I've always found the term "adobo" to be perplexing. After all, it sounds confusingly like adobe, the building material, and the word is a common denominator used in everything from canned Mexican chipotles to Filipino chicken over rice. Since I'm certain that I'm not the only person disoriented by this phrase, I've decided to set the record straight. Spanish for "marinade," adobo refers to a sauce or a seasoning. It's used in many different types of Latin-influenced cooking, including Spanish, Southwestern, Caribbean, and Filipino cuisines, where it goes by the same name but refers to completely different flavors.
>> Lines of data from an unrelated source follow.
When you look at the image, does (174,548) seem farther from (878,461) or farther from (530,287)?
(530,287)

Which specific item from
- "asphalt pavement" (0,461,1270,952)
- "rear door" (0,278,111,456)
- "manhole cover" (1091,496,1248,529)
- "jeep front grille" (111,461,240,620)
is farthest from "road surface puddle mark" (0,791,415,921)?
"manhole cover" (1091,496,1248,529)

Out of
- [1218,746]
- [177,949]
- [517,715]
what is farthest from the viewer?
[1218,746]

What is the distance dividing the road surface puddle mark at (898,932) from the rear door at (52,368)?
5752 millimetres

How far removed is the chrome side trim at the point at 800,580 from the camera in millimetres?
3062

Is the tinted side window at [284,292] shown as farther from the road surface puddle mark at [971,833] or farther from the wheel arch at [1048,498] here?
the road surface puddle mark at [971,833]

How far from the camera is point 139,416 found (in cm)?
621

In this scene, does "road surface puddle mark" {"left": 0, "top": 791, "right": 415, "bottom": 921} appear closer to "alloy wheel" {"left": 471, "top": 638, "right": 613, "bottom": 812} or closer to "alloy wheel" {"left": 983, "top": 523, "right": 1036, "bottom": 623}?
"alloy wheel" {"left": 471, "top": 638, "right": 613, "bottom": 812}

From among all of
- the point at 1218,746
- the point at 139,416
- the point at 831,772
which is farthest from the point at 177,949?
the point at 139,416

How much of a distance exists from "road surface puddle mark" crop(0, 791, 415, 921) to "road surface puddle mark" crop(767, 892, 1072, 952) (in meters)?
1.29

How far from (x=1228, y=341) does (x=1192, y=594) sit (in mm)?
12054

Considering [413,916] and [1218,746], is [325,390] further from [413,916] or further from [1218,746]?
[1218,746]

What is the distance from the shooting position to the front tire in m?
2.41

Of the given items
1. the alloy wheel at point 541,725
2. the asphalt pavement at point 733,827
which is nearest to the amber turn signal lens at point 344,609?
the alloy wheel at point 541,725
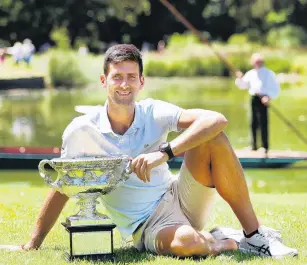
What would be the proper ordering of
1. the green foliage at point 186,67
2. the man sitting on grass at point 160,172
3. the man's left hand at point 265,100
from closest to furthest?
1. the man sitting on grass at point 160,172
2. the man's left hand at point 265,100
3. the green foliage at point 186,67

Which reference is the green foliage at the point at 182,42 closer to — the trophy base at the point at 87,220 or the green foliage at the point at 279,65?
the green foliage at the point at 279,65

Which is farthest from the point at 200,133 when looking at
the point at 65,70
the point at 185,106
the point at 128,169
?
the point at 65,70

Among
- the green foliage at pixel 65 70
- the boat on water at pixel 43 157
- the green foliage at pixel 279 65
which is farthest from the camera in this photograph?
the green foliage at pixel 279 65

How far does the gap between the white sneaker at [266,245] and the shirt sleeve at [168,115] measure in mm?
594

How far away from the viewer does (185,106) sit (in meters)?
19.8

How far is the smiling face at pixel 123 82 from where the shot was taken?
3.91 meters

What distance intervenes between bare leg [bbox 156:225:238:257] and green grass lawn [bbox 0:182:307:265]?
0.05 meters

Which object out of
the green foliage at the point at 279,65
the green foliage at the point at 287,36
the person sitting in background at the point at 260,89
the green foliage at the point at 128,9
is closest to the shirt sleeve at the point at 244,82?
the person sitting in background at the point at 260,89

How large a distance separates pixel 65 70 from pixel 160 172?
22317mm

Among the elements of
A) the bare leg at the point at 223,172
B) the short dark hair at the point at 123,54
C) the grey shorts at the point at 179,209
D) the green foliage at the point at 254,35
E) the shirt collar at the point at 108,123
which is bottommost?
the grey shorts at the point at 179,209

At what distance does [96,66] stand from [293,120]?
37.2 feet

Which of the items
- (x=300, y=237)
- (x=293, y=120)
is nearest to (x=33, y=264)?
(x=300, y=237)

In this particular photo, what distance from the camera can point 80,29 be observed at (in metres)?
42.9

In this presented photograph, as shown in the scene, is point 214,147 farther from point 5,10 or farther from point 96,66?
point 5,10
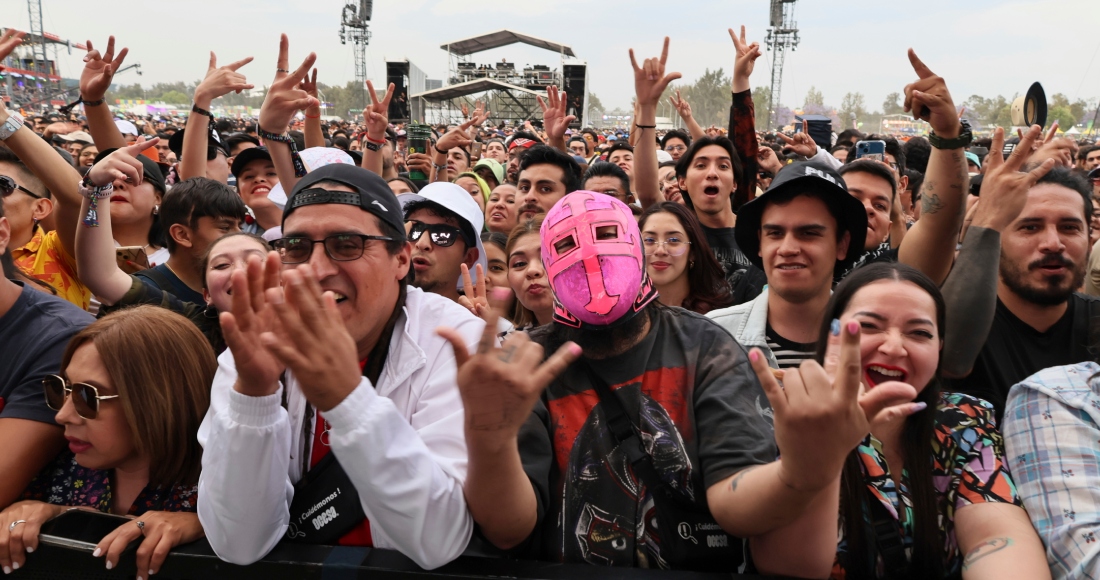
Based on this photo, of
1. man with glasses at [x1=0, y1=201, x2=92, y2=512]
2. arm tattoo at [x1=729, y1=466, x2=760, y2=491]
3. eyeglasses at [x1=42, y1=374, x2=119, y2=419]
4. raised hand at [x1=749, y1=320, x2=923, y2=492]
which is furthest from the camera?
man with glasses at [x1=0, y1=201, x2=92, y2=512]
Learn about it when you read more.
In Mexican and Southwestern cooking, many dishes call for chipotles en adobo, or smoked, dried jalapeño peppers cooked with tomatoes, garlic, vinegar, salt, citrus, and spices such as cumin and oregano.
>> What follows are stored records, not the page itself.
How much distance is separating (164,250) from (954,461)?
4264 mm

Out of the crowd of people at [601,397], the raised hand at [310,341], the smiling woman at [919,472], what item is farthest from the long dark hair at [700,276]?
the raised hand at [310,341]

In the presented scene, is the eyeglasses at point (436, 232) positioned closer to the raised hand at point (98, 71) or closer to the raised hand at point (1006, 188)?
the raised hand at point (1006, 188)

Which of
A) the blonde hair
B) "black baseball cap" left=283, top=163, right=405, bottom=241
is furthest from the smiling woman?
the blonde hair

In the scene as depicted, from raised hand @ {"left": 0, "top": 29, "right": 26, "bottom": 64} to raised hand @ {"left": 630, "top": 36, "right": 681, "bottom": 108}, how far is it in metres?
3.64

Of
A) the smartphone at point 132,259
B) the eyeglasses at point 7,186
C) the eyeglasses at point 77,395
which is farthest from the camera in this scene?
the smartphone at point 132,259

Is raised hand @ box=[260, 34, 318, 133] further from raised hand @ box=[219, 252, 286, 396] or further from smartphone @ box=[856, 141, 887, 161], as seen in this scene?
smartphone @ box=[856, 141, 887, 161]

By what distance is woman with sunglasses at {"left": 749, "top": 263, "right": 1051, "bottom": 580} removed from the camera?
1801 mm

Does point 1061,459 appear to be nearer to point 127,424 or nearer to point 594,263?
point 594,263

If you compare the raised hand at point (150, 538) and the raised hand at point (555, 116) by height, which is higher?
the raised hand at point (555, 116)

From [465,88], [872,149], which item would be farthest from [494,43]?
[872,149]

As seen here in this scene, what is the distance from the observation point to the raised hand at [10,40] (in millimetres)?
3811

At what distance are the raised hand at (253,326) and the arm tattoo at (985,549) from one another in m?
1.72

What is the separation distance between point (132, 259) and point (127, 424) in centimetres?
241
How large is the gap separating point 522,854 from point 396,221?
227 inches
In contrast, adobo from the Caribbean island of Puerto Rico refers to a seasoned rub, that's flavorful but not hot, and is either wet (adobo mojado) or dry (adobo seco).
The mojado is made with garlic, olive oil, citrus, or vinegar, and Mexican thyme; the more popular seco contains garlic powder, Mexican thyme, citrus zest, and seasonings.
Adobo is also one of the national dishes of the Philippines, and there it refers to a cooking method in which meat — most commonly chicken or pork — is simmered with vinegar, soy sauce, garlic, bay leaves, and black peppercorns, then served over rice. What's your favorite kind of adobo?